◆ **Action item**
Under no circumstances alter the records; copy each one exactly.

◆ **Data**

_ _ _ _

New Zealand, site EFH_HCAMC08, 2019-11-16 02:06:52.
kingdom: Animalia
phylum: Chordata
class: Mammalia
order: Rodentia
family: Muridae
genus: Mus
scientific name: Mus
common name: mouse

_ _ _ _

◆ **Task output**
New Zealand, site EFH_HCAMC08, 2019-11-16 02:06:52.
kingdom: Animalia
phylum: Chordata
class: Mammalia
order: Rodentia
family: Muridae
genus: Mus
scientific name: Mus
common name: mouse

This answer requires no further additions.